The hip joint is one of the true ball-and-socket joints of the body. The hip socket is called the acetabulum.It forms a deep cup that surrounds the ball of the upper thighbone, or femoral head. The femoral head is attached to the rest of the femur by a short section of bone called the femoral neck.
A bony bump on the outside of the femur just below the femoral neck is called the greater trochanter. A smaller bony bump on the femur called the lesser trochanter is located on a diagonal from the greater trochanter. These two bumps on the femur are where some of the hip muscles attach.
There were two main types of hip fractures investigated: trochanteric and cervical. All were caused by a fall. A trochanteric hip fracture occurs in or around the greater or lesser trochanter. This type of fracture is considered extracapsular (outside the actual hip joint).
A cervical hip fracture is intracapsular (inside the hip joint) affecting some part of the actual hip socket or the top of the femoral head. In the general population, trochanteric fractures are typically linked with more severe osteoporosis (poor or low bone mineral density). It appears that trochanteric fractures occur more often in patients who have lower bone thickness.

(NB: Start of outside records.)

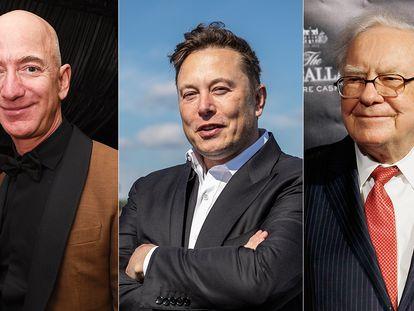 Jeff Bezos, Elon Musk e Warren Buffett.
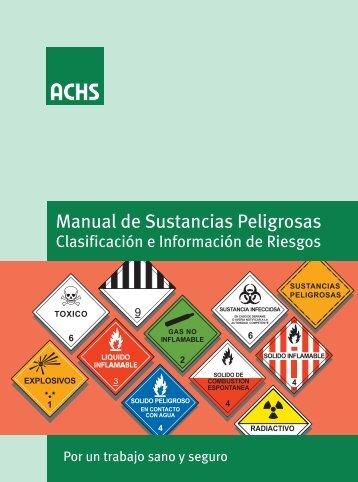 Manual de Sustancias Peligrosas - Asimet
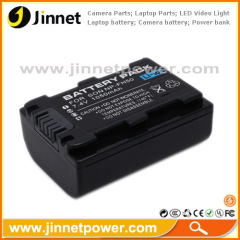 1050mAh NP-FH50 for Sony camcorder battery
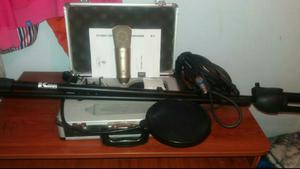 Microfono Behringer B1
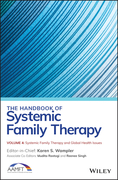 The Handbook of Systemic Family Therapy, Systemic Family Therapy and Global Health Issues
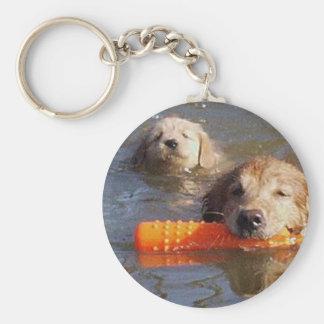 Porte-clés Adulte et chiot de porte - clé de chiens d'arrêt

Everyone in the study had bone mineral density testing done of the uninvolved hip. Four areas were tested: the top of the femur, the femoral neck, the trochanteric area, and the intertrochanteric region (between the greater trochanter bony bump and the lesser trochanteric bump).
They found similar results between the Parkinson group and the control group. Remember, the control group represents patients with hip fractures who don't have Parkinson disease. Levels of bone mineral density leading to hip fractures were similar in both groups. Trochanteric hip fractures were more common than cervical hip fractures. Bone mineral density was much lower in all patients (both groups) with trochanteric fractures.
Based on this information, the authors suggest several preventive steps for hip fractures in Parkinson patients. First, bone mineral density testing is important. Anyone with Parkinson disease who has low bone mineral density should be taking medication (bisphosphonates) for this problem.
Second, vitamin D supplementation has been shown effective in reducing hip fractures (both in the general population and for Parkinson patients). Vitamin D deficiency is common in patients with Parkinson disease, so this recommendation is doubly important.
And third, medication to control the Parkinson symptoms and an exercise program to help with balance disturbances and falls prevention are important. People with Parkinson disease are twice as likely as others their same age to have a hip fracture. Increasing age is a risk factor in all people. These two variables added together are a bad recipe for falls and fractures. A little prevention could go a long way in reducing falls and injuries from falls.
Marco Di Monaco, MD, et al. Type of Hip Fracture in Patients with Parkinson Disease is Associated with Femoral Bone Mineral Density. In Archives of Physical Medicine and Rehabilitation. December 2008. Vol. 89. No. 12. Pp. 2297-2301.